Atrioventricular septal defect (systolic murmur)
What to suspect in a child with failure to thrive and iron deficit anaemia?
Poor nutritional intake or coeliac disease
How to calculate fluid ressuscitation?
For severe dehydration, correct with IV fluid (Hartmann’s)
IV bolus 10ml per kg
How to calculate fluid for maintenance?
Holliday-Segar formula:
first 10kg = 100 ml/kg/day
next 10kg = 50 ml/kg/day
remainder = 20 ml/kg/day
To calculate the rate (ml/hour), divide the total amount by 24kg.
In neonates, what are common causes of conductive hearing loss?
Conductive hearing loss: sound waves cannot pass from the outer ear to the inner ear, usually because of a blockage
Effusion from a middle ear infection can result in reduced transmission of sound to the inner ear.
In neonates, what are common causes of sensorineural hearing loss?
Sensorineural hearing loss: lesions in the cochlea or auditory nerve
Ototoxicity from aminoglycosides
Congenital infections such as congenital cytomegalovirus
What are clinchers for epiglottitis?
- rapid onset
- high temperature
- stridor
- drooling of saliva
- difficulty speaking
- muffling or chances in the voice
Summon the most experienced anaesthetist to intubate before obstruction occurs.
What are clinchers for pyloric stenosis?
- epigastric mass / olive-sized abdominal mass
- vomit after every feed
- constipation
Next step of action - serum potassium
Next most urgent investigation - serum potassium
Next step to help diagnose the condition - abdominal US
What mumur is characteristic of persistent ductur arteriosus?
Continuous “machinery” murmur, which is best heard at the left infraclavicular area or upper left sternal border
How to differentiate Von Willebrand disease, haemophilia and DIC?
VWD
- platelet-type bleeding (mucosal bleeding)
- aPTT prolongued
- bleeding time prolongued
Haemophilia
- factor type bleeding (deep bleeding into muscles and joints)
- aPTT is prolongued
DIC
- bleeding everywhere (venepuncture sites, GI tract, ear nose throat, skin: purpura)
- aPTT prolongued
- bleeding time prolongued
- PT prolongued
What are the features of Henoch-Schonlein purpura?
HSP
- purpuric rash
- abdominal pain
- arthralgia
One rare complication is intussusception, which can present as severe abdominal pain with rectal bleeding and fever.

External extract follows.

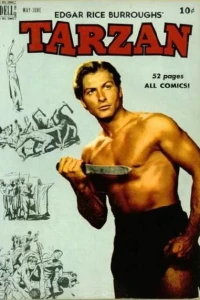 The Cave Man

When and how to treat primary enuresis?
Younger than 5y - reassurance
Older than 5y
- infrequent betwetting (less than 2x week) - reassurance
- if long-term treatment required - enuresis alarm (not suitable for patients with daytime symptoms) + bladder training + oxybuynin
- if short-term control required (eg: sleepovers) - desmopressin for 3 months (orally not intranasally)
Referral to secondary care or enuresis clinic if children above 24 months old + primary bedwetting + daytime symptoms
How does TCA overdose present in paediatrics? Which tests should be ordered for investigations and how should it be managed?
Presentation: child who takes unkown bottle of medication and later becomes lethargic
ECG: widened QRS, peaked T waves (indication of hyperkalaemia)
Investigations: urea, electrolytes, toxicology screen, ECG, ABG
Tt: sodium bicarbonate and correction of electrolytes
What are the clinical features and management of GORD?
CLINICAL FEATURES
- gagging or choking during feeds
- recurrent vomiting
- cries shortly after feeds
- faltering growth in severe cases
MANAGEMENT
- trial of thickeners (Carobel)
- alginates (Gaviscon)
- PPI (Omeprazole) for 4 weeks
How to differentiate GORD from cow’s milk allergy?
Milk allergy has additional clinical features, such as loose and frequent stools, perianal redness, blood or mucus in stool, pruritus, urticaria, angioedema
How to diagnose coeliac disease?
TTG IgA (tissue transglutaminase) positive
or EMA (IgA endomysial antibody) positive
plus IgA deficiency positive
if IgA deficiency is negative, request IgG instead
Also: alpha-gliadin antibodies positive
What is secondary enuresis, its causes and management?
Secondary enuresis happens when a child of any age, who has previously been dry for at least six months, is now wetting the bed consistently at night with or without daytime symptoms.
Causes could be emotional upset, UTI, constipation, or polyuria due to diabetes mellitus.
Management is referral to secondary care, for a paediatrician to further investigate.